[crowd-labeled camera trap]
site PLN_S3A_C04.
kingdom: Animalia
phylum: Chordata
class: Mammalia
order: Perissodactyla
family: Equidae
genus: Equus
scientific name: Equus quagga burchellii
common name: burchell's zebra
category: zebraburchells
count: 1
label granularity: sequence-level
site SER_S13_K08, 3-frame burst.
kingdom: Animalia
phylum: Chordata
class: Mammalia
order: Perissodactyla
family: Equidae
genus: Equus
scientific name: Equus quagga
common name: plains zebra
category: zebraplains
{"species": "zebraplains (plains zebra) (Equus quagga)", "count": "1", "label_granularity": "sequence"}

----

→ **Task statement**: The required output is the whole listing, printed again exactly.

→ **Your response**:
[crowd-labeled camera trap]
site PLN_S3A_C04.
kingdom: Animalia
phylum: Chordata
class: Mammalia
order: Perissodactyla
family: Equidae
genus: Equus
scientific name: Equus quagga burchellii
common name: burchell's zebra
category: zebraburchells
count: 1
label granularity: sequence-level
site SER_S13_K08, 3-frame burst.
kingdom: Animalia
phylum: Chordata
class: Mammalia
order: Perissodactyla
family: Equidae
genus: Equus
scientific name: Equus quagga
common name: plains zebra
category: zebraplains
{"species": "zebraplains (plains zebra) (Equus quagga)", "count": "1", "label_granularity": "sequence"}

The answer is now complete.